My question is, can I empty the cans into new storage jars and reprocess them?
I'd appreciate any suggestions.


----------



## unregistered29228 (Jan 9, 2008)

I don't have an answer for you Shinsan, but I'm watching this thread to see what the experts say.....


----------



## WeaverRose (Jun 29, 2007)

We learned in Biology never to use dented or rusted cans, the risk of a tiny pinhole that can't be seen, causing botulism toxin, is too great. If it were me, I'd pass. Botulism kills.
Not worth the risk.
Course, if you wanted to feed it to the pigs first, it might be useful. As long as you're not too attached to any of them.


----------



## Ernie (Jul 22, 2007)

Agreed. I'll use a dented can (if it's just a small dent and I get it at a discount) but I'm not going to use a rusted can.
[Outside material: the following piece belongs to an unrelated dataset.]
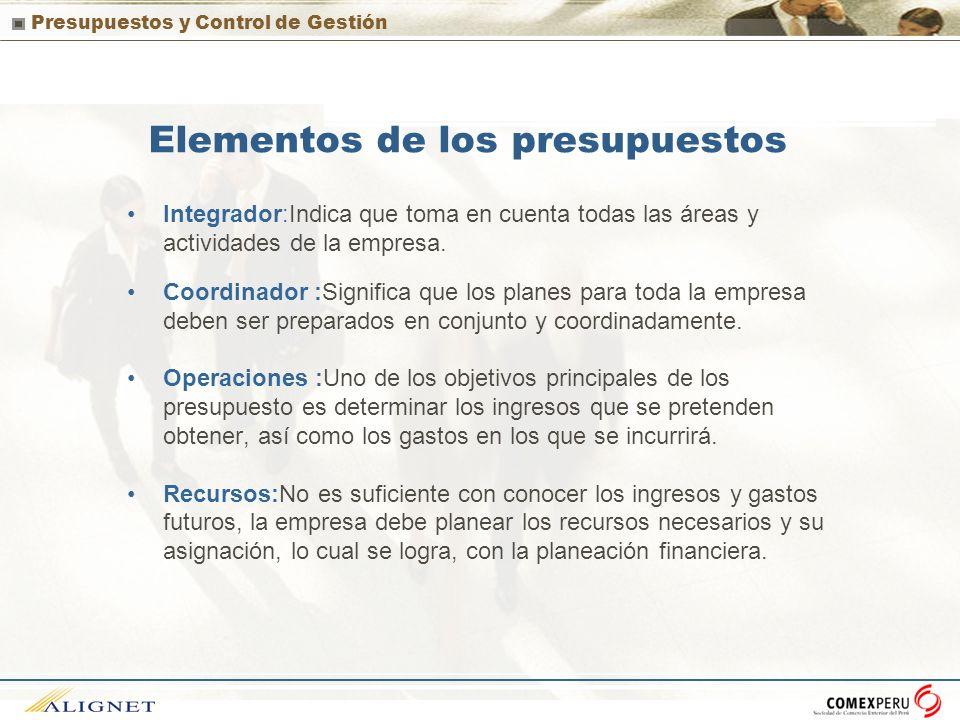 Presupuestos y Control de Gestión Elementos de los presupuestos Integrador:Indica que toma en cuenta todas las áreas y actividades de la empresa. Coor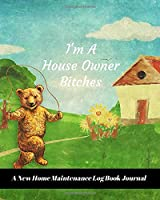 I'm A House Owner Bitches: A New Home Maintenance Log Book Journal: 2 Years Tracker & Perfect Gift For House Real Estate Owners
You have absolutely no idea how long they sat in a warehouse rusting and if there is a tiny hole, or even a thinning of the metal to the point where an exchange of atmosphere can occur then you have a problem. 

Botulism is a very serious issue and you don't want to ever take the chance, even for a 'good deal'. Even if you survive a mild case of botulism poisoning, your kids might not. Or you could be left permanently crippled. I think whomever is offering this large quantity of damaged canned goods is really screwing you over. They're putting people's lives at risk instead of assuming the loss of profit that normal merchants consider as just part of doing business.


----------



## Shinsan (Jul 11, 2006)

Good news: I checked to find the extent of the rust and found that when rubbing the cans, all the 'rust' came off, leaving the can looking like new. A further check found that it wasn't rust after all: it was some discolouration from dirty flood water that had damaged the labels and cartons. Presumeably the seller isn't aware of that, as it was he who said that they were 'slightly rusted'. He had two pallets full, (1 X 400 gm & 1 X 800 gm), but has sold about 1/3 of each. I'm tempted to buy all that he has left, but a job lot of 10 cartons of each size should last us quite a while. There are a few that have a small dent or two, however I've been informed by a Trades Chemist that the denting is only a problem if the inner coating of the can is compromised, and that the modern coatings, (usually gold coloured), used on cans now is flexible enough to withstand that.


----------



## turtlehead (Jul 22, 2005)

If the contents are safe now, you can re-can them without any problem. The only reason you'd need to do that, though, is if the 400gm and 800gm cans are too large and you want to "re-package" into smaller containers.

I hear that tomatoes are excellent with onions, peppers, and okra over rice.


----------



## Cyngbaeld (May 20, 2004)

Rub them clean and dip them in paraffin (candle wax) if there is a chance of them rusting. I wouldn't bother to re can them unless you want to make big batches of chili or soup or spaghetti sauce or salsa and can that.


----------



## Bonnie L (May 11, 2002)

Cyngbaeld said:


> Rub them clean and dip them in paraffin (candle wax) if there is a chance of them rusting. I wouldn't bother to re can them unless you want to make big batches of chili or soup or spaghetti sauce or salsa and can that.


Ditto that. For quality, not safety, it would be better to freeze the leftovers when you open a can.


----------



## Shinsan (Jul 11, 2006)

"For quality, not safety, it would be better to freeze the leftovers when you open a can."

LOL... There's _never_ any leftovers when we open a can: We always use the lot!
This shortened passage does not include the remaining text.